1564 civ Kahn p.144(footnote) Bellaso published an autokey cipher improving on the work of Cardano who appears to have invented the idea.
1585 civ Kahn p.146 Blaise de Vigenère wrote a book on ciphers, including the first authentic plaintext and ciphertext autokey systems (in which previous plaintext or ciphertext letters are used for the current letter's key). [Kahn p.147: both of these were forgotten and re-invented late in the 19th century.] [The autokey idea survives today in the DES CBC and CFB modes.]
1623 civ Bacon Sir Francis Bacon described a cipher which now bears his name -- a biliteral cipher, known today as a 5-bit binary encoding. He advanced it as a steganographic device -- by using variation in type face to carry each bit of the encoding.
1790's civ/govt Kahn p.192, Cryptologia v.5 No.4 pp.193-208 Thomas Jefferson, possibly aided by Dr. Robert Patterson (a mathematician at U. Penn.), invented his wheel cipher.
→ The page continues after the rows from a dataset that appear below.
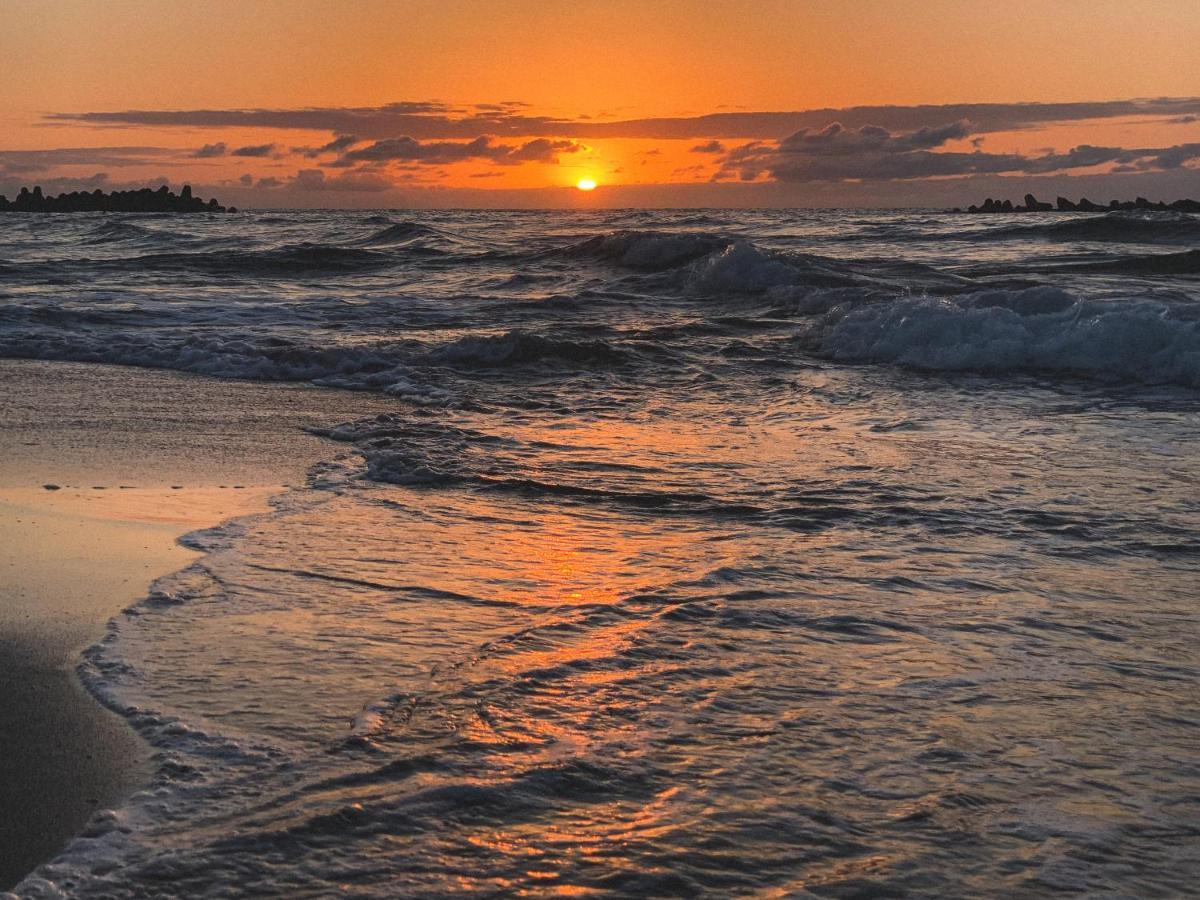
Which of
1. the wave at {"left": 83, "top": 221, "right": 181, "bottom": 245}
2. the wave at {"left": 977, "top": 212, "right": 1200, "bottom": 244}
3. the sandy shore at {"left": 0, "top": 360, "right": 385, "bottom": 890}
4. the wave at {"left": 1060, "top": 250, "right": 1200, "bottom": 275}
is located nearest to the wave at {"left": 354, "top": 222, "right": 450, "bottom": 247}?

This was re-invented in several forms later and used in WW-II by the US Navy as the Strip Cipher, M-138-A.
1817 govt Kahn p.195 Colonel Decius Wadsworth produced a geared cipher disk with a different number of letters in the plain and cipher alphabets -- resulting in a progressive cipher in which alphabets are used irregularly, depending on the plaintext used.
1854 civ Kahn p.198 Charles Wheatstone invented what has become known as the Playfair cipher, having been publicized by his friend Lyon Playfair. This cipher uses a keyed array of letters to make a digraphic cipher which is easy to use in the field. He also re-invented the Wadsworth device and is known for that one.
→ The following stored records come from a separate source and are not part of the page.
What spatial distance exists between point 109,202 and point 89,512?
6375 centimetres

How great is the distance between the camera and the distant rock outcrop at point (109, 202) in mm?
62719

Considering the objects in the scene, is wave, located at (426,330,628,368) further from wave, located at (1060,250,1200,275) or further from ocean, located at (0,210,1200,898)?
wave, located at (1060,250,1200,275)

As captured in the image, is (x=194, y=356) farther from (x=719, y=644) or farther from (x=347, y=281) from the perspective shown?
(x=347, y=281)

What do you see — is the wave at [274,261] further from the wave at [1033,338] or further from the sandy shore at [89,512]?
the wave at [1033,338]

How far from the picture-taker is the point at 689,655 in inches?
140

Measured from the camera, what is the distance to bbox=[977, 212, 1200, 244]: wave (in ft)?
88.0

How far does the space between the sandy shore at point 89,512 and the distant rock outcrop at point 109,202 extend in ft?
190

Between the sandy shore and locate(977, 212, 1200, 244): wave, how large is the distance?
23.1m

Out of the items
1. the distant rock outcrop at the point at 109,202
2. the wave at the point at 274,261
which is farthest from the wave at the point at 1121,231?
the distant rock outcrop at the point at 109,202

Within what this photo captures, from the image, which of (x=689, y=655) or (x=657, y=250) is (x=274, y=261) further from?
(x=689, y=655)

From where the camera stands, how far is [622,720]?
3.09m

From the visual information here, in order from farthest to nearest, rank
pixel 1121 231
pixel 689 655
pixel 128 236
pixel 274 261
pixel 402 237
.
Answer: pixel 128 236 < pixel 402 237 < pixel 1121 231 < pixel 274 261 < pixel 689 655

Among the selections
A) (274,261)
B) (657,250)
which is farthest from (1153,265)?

1857 civ Kahn p.202 Admiral Sir Francis Beaufort's cipher (a variant of what's called ``Vigenère'') was published by his brother, after the admiral's death in the form of a 4x5 inch card.
1859 civ Kahn p.203 Pliny Earle Chase published the first description of a fractionating (tomographic) cipher.
1854 civ Cryptologia v.5 No.4 pp.193-208 Charles Babbage seems to have re-invented the wheel cipher.
1861-1980 civ Deavours
``A study of United States patents from the issuance of the first cryptographic patent in 1861 through 1980 identified 1,769 patents which are primarily related to cryptography.'' [p.1]
1861 civ/(govt) Kahn p.207 Friedrich W. Kasiski published a book giving the first general solution of a polyalphabetic cipher with repeating passphrase, thus marking the end of several hundred years of strength for the polyalphabetic cipher.
1861-5 govt Kahn p.215 During the Civil War, possibly among other ciphers, the Union used substitution of select words followed by word columnar-transposition while the Confederacy used Vigenère (the solution of which had just been published by Kasiski).